Off the beaten track by the Vatican, Z found a quaint little restaurant called Perdincibacco, where we had a great lunch. Z enjoyed a mixed seafood risotto, while I enjoyed a basil, burrata, and sun-dried tomato flatbread. Oh so tasty and just the right amount of food to replenish our energy after touring through the Vatican for three hours.
Made famous by the late Anthony Bourdain, Roma Sparita located in the Trastevere neighbourhood turned out to be a gem. Now, I've read a couple other blogs on this restaurant that said it was so much better before being made famous by Anthony Bourdain, but as someone trying it for the first time when we did, I'd say it delivered on a great experience with great food and service (after the no nonsense waiter warms up to you). This restaurant was a bit of a walk from the hotel, and a little difficult to find even with Google maps; something about the intersecting streets of Rome that kept confusing Google. Anyway, we arrived for our reservation on time and brought to our waiting table. The waiter felt a little off-putting at first but Z charmed him with his attempts at Italian and all became well. I guess they probably experience a few more tourists since being featured on a world-wide television show and perhaps some of the locals may now stay away, though that didn't seem to be the case when we were there. We each started with an arugula, olive oil and cheese salad and enjoyed a wonderful bottle of Chianti. Besides its famous diner, this restaurant is known for the traditional Roman dish Cacio e Pepe, a basic dish made of spaghetti, parmesan cheese, salt and pepper. Made even better at Roma Sparita, the dish is served in a very eatable fried parmesan cheese bowl. Every bite just melted in your mouth. The portion was quite large and very filling, but of course we still had our main dishes. Here is where great food diverged a little. Z enjoyed a delicious (or so he says) dish of lamb chops which I ate a chicken and roasted pepper dish which I thought was only so-so because the chicken was really tough. I didn't eat much of this dish, thankfully the Cacio e Pepe was filling, but it also gave me room for dessert. The right way to end an Italian meal is with popular Italian desserts; tiramisu and panna cotta - both heavenly desserts and neither disappointed in that category.
Roscioli is a multi-functional spot; restaurant, delicatessen, and wine bar all at the same time. This popular eatery requires a reservation and we witnessed numerous people being turned away for lack of one. The delicatessen is situated right when you enter the establishment, with the main restaurant area situated towards the back and downstairs, except over course for, what I'll call the over-flow tables which line the delicatessen area include the counter where people order the cheeses and meats over those eating dinner. Thankfully our table was situated on the other side beside their wall of wine. We tried and shared a variety of dishes from an expansive menu. The La Burrata Pugliese con Pomodorini featured some of the freshest and best tasting burrata cheese I have ever eaten and with the sun-dried cherry tomatoes provided a great twist to what is in my mind a fairly traditional Italian starter dish (the caprese salad). This was accompanied by traditional meatballs, Polpette Della Tradition Roma, with chestnut polenta squares. At this point both of us were starting to feel full, but our main pasta dishes were still to come. I opted for the Roman classic, Gnocco Con Patate di Avezzano "Cacio e Pepe" (after trying Cacio e Pepe a few days earlier, how could I resist a different version of such goodness?) while Z chose another Roman classic, La Carbonara with crispy cheek pork. By the time we both finished our plates, we were so full that we couldn't even fathom trying their desserts, which was a shame because they all sounded decadent.

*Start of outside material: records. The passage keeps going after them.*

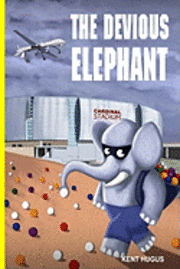 bokomslag The Devious Elephant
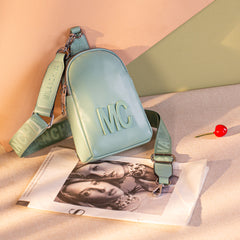MC-339  Milan Chiva Sling Bag/Crossbody/Chest Bag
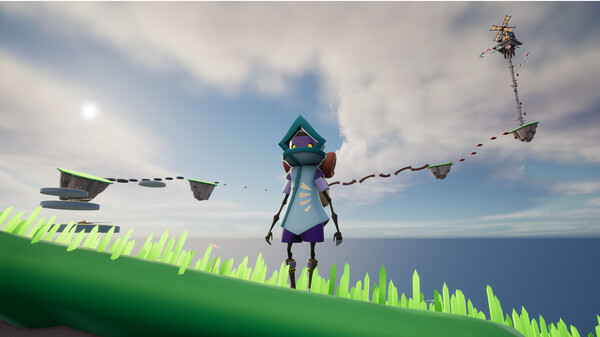 Fumpers game for Linux 1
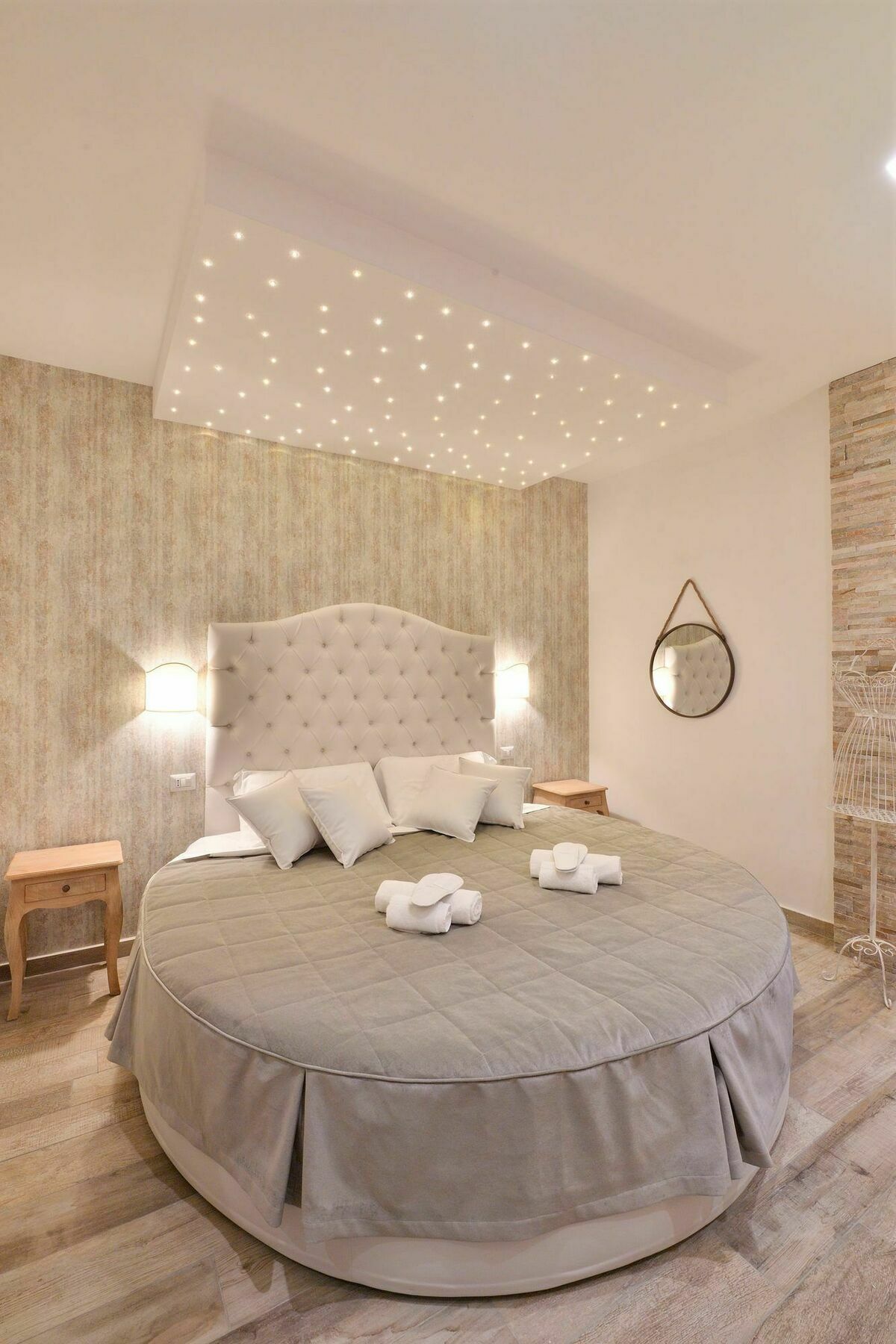 Hotel Relais Barberini Roma Esterno foto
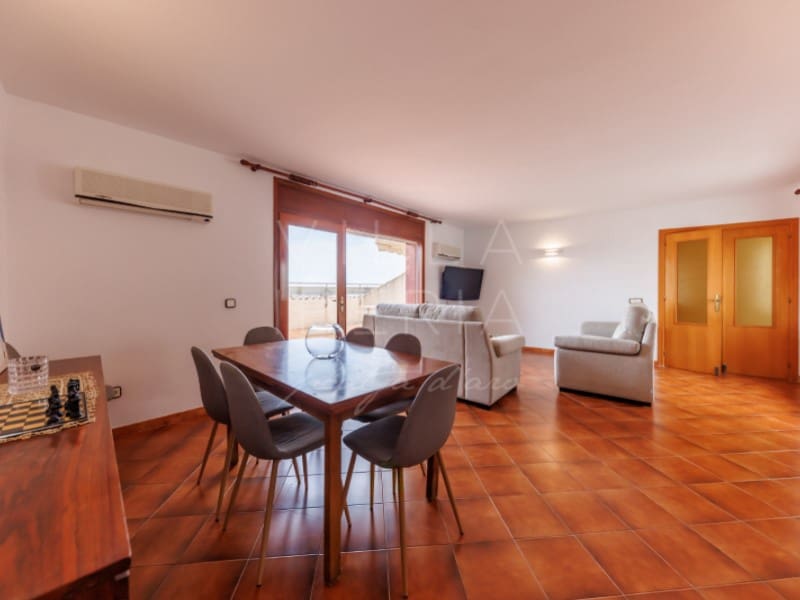 4 soveværelse Lejlighed til salg i Calonge i Sant Antoni med garage - € 795.000 (Ref: 8505988)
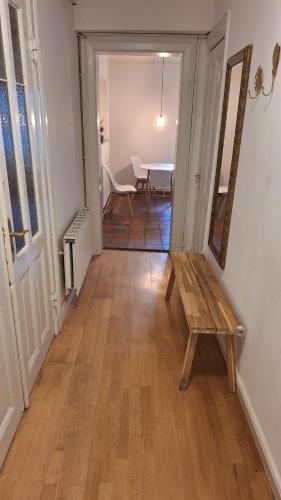 Schöne Wohnung im Herzen von Hamburg, Hamburg (Foto 5)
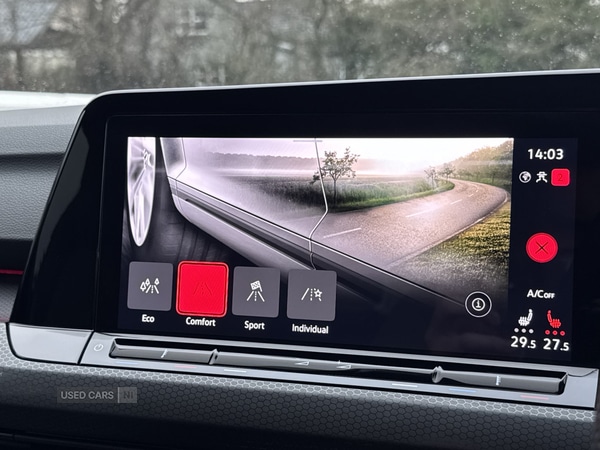 Used Volkswagen Golf 2023 for sale - 76953624: Photo 32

All three of these incredible restaurants were somewhat off the beaten track, whereas the one restaurant I found was right in the heart of the tourist area by the Trevi fountain, called That's Amore - can you get any more Italian with the name? It seemed like all restaurants during this time of the year a reservation was a must or face being turned away of waiting a really long time during peak supper time. As you would expect, we ate pasta for supper this time around again. Z indulged in the very tasty Grandma's lasagna while I indulged on a good old fashion plate of fettuccine al pesto genovese.
Needless to say, we over indulged in food and add in a couple orders or gelato and we probably gained several pounds despite the amount of walking every day. We also discovered towards the end of our trip that leaving the city centre and heading into the "locals" neighbourhoods, you'll find just as great tasting food and cappuccinos at two-thirds the cost.